Stored data:
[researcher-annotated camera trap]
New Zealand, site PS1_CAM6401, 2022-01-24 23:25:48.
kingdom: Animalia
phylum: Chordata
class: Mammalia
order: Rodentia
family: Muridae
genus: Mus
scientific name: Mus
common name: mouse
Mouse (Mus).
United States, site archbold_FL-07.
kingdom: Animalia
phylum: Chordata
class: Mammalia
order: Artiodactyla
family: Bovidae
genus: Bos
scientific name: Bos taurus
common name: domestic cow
==
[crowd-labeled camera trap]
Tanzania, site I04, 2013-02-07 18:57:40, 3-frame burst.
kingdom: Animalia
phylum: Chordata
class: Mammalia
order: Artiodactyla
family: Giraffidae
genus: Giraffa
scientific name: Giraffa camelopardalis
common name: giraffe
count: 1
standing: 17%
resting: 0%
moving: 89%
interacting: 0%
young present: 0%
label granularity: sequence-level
--
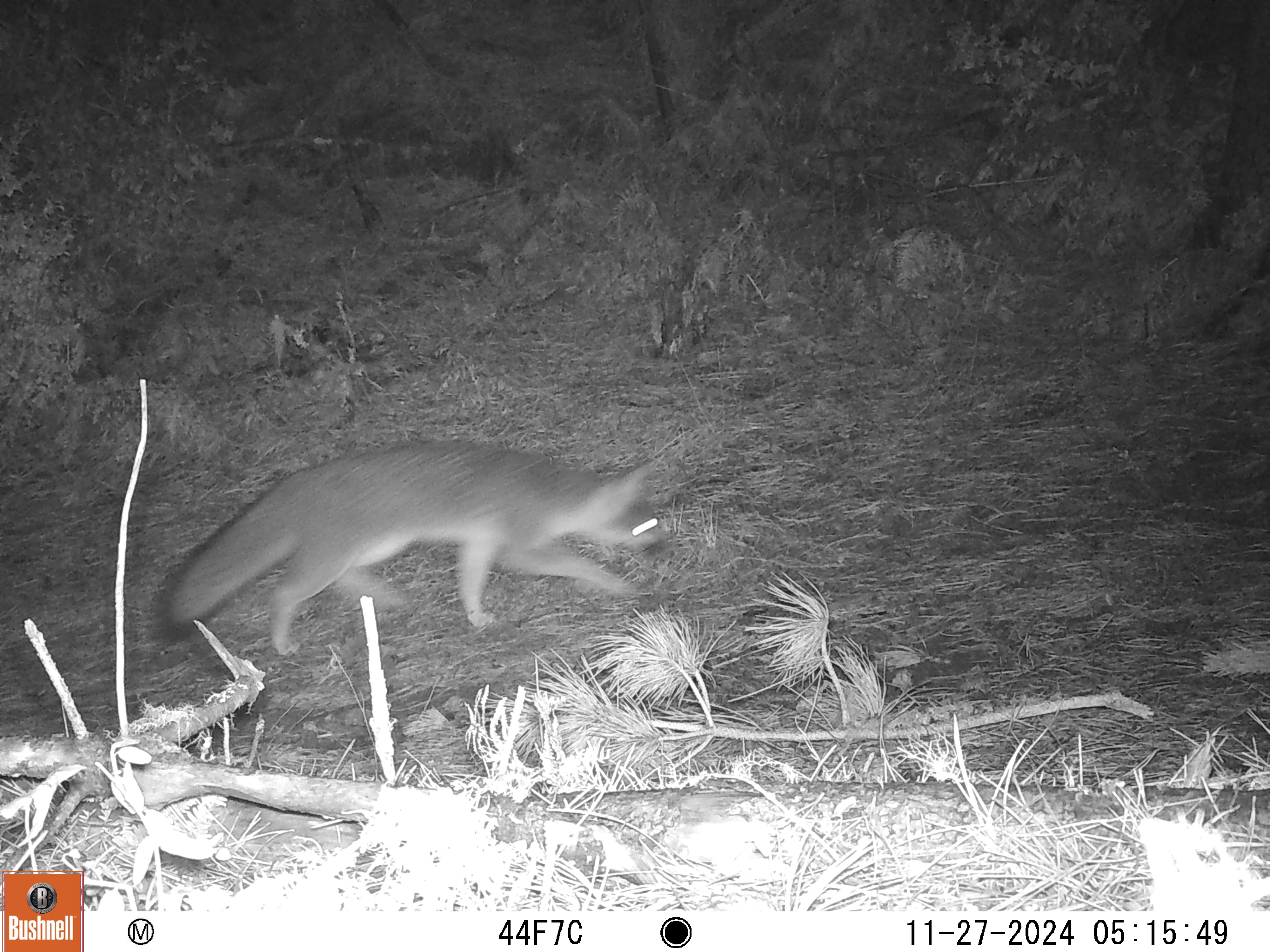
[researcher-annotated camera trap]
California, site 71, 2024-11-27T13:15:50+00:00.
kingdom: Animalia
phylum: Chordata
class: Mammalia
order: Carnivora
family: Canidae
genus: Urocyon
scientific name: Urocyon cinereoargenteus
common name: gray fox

• _Required work_
Return, with no change at all, every line in the entries above from the line containing "genus: Giraffa" through the line containing "label granularity: sequence-level".

• _Expected output_
genus: Giraffa
scientific name: Giraffa camelopardalis
common name: giraffe
count: 1
standing: 17%
resting: 0%
moving: 89%
interacting: 0%
young present: 0%
label granularity: sequence-level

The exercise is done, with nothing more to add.